#### Dane do zadania:
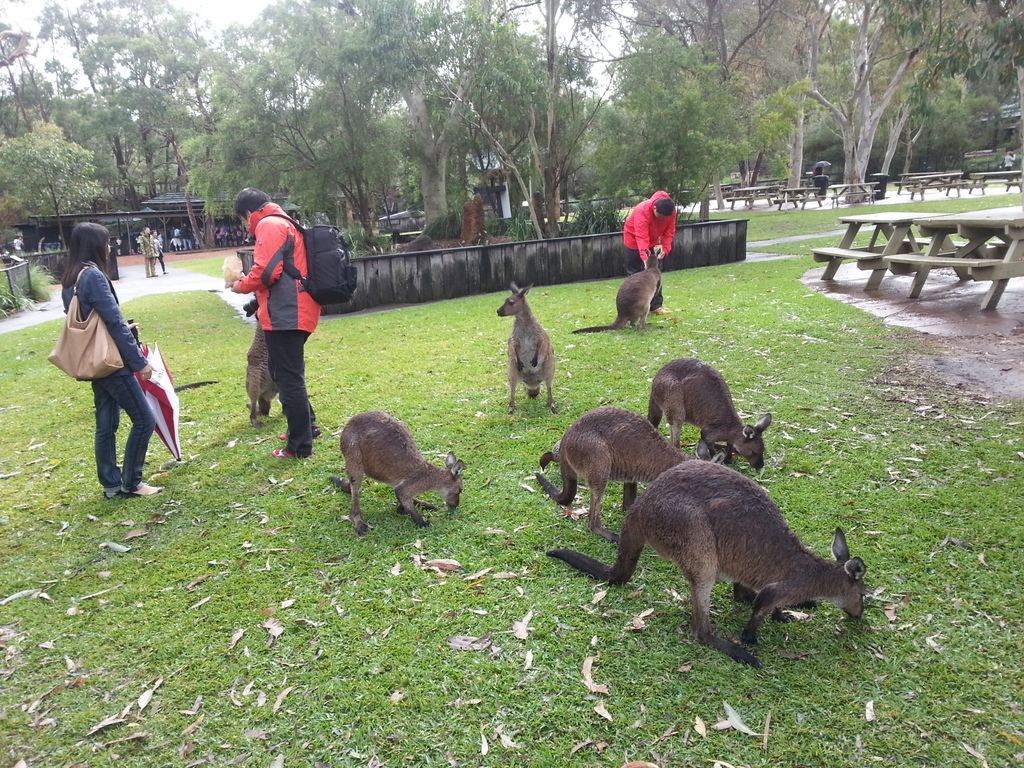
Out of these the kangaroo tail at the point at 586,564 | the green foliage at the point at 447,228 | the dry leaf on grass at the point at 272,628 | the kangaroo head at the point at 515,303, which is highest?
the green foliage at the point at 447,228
==
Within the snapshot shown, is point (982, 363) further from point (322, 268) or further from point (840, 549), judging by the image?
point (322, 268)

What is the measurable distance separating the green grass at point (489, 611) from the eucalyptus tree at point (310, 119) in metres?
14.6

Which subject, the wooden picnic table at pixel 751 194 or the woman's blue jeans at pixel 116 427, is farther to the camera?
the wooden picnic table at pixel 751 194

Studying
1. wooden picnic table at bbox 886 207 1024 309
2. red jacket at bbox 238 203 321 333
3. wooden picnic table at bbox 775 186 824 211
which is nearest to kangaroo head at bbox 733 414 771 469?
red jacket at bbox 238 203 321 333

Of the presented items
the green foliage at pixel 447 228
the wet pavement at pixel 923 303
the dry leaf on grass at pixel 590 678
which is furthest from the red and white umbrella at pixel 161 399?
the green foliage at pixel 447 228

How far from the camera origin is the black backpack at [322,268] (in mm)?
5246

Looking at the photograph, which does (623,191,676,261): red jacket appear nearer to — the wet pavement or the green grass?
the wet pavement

#### Zadanie:
Wypisz każdy wiersz z powyższych danych, w którym występuje słowo „pavement”. Wielkość liter ma znaczenie.

#### Odpowiedź do zadania:
the wet pavement at pixel 923 303
Looking at the photograph, which does (623,191,676,261): red jacket appear nearer to — the wet pavement or the green grass?
the wet pavement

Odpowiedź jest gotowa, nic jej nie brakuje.